Journée d’étude à l’École supérieure de la magistrature : vers l’ancrage de l’amazighe dans le système judiciaire algérien
Lotfi Boudjemaa : « La justice linguistique est un choix constitutionnel et un engagement politique »
Le ministre de la Justice, garde des Sceaux, Lotfi Boudjemaa, a présidé, aux côtés du secrétaire général du Haut-Commissariat à l’Amazighité, El Hachemi Assad, l’ouverture d’une journée d’étude intitulée : « La langue amazighe dans le système judiciaire national : vers l’ancrage de l’amazighe dans la pratique judiciaire et professionnelle ».
La rencontre s’est tenue samedi 21 février 2026 à l’École supérieure de la magistrature de Koléa, dans la wilaya de Tipaza.
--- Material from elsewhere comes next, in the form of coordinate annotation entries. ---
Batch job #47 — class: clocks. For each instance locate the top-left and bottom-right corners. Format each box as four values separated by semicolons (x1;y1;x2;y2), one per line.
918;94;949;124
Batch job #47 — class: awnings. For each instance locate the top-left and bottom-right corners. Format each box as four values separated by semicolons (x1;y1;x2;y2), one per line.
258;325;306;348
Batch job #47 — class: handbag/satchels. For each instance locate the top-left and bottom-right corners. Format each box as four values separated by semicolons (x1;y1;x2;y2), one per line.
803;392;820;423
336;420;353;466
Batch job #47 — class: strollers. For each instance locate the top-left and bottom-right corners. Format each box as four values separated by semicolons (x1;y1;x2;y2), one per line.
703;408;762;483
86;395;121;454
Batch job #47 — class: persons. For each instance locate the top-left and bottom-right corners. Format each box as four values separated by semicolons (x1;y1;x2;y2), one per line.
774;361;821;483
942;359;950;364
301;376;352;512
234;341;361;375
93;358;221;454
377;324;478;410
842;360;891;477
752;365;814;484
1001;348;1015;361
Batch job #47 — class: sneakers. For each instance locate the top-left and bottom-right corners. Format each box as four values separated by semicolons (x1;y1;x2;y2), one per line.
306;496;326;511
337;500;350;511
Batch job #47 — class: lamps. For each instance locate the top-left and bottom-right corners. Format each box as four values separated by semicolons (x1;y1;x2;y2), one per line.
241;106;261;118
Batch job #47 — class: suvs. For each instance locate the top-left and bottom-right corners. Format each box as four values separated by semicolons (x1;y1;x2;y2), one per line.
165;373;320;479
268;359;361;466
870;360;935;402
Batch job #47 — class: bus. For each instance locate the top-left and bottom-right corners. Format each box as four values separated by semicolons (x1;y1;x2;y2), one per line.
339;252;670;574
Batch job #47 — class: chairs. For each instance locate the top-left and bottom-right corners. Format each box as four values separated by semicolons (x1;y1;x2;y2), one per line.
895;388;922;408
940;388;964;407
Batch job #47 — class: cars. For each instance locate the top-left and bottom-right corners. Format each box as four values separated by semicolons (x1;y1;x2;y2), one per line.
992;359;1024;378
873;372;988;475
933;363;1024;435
Une coopération institutionnelle stratégique
Dans son allocution, le ministre a souligné que l’organisation de cette journée s’inscrit dans le cadre d’un partenariat stratégique entre le ministère de la Justice et le Haut-Commissariat à l’Amazighité, coïncidant avec la célébration de la Journée internationale de la langue maternelle.
Il a affirmé que la justice linguistique constitue « un choix constitutionnel et un engagement politique », traduisant la volonté de l’État algérien de promouvoir la langue amazighe et de renforcer sa présence au sein des institutions de la République. Cette orientation vise à consacrer le pluralisme linguistique dans l’espace public, notamment au sein du système judiciaire.
De la reconnaissance juridique à l’application pratique
Les travaux ont porté sur plusieurs axes majeurs, notamment le cadre constitutionnel et juridique de la justice linguistique, ainsi que le rôle central de la traduction judiciaire dans la garantie d’un procès équitable.
Les participants ont également examiné les expériences de terrain et les défis pratiques liés à l’usage de la traduction lors des audiences, soulignant l’importance de mécanismes efficaces permettant d’assurer l’égalité des justiciables devant la loi et de renforcer l’accessibilité des services judiciaires.
Un espace d’échange pour les experts
La journée a réuni un panel d’universitaires, de magistrats, de spécialistes, de traducteurs et de cadres des deux institutions, offrant un cadre professionnel propice à l’échange d’expertises et à la formulation de propositions concrètes pour intégrer davantage l’amazighe dans la pratique judiciaire quotidienne.
Une dimension nationale et stratégique
Au-delà de son caractère académique, cette initiative reflète une volonté politique affirmée de faire de l’amazighe un élément actif du système judiciaire national. Il ne s’agit pas uniquement de reconnaître son statut de langue officielle, mais de la consacrer comme outil de travail garantissant les droits linguistiques des justiciables, consolidant la confiance dans l’institution judiciaire et accompagnant la construction de l’État de droit.
Cette démarche s’inscrit également dans une valorisation de la dimension culturelle et civilisationnelle de l’identité nationale, à travers une approche intégrée associant droit, langue et citoyenneté.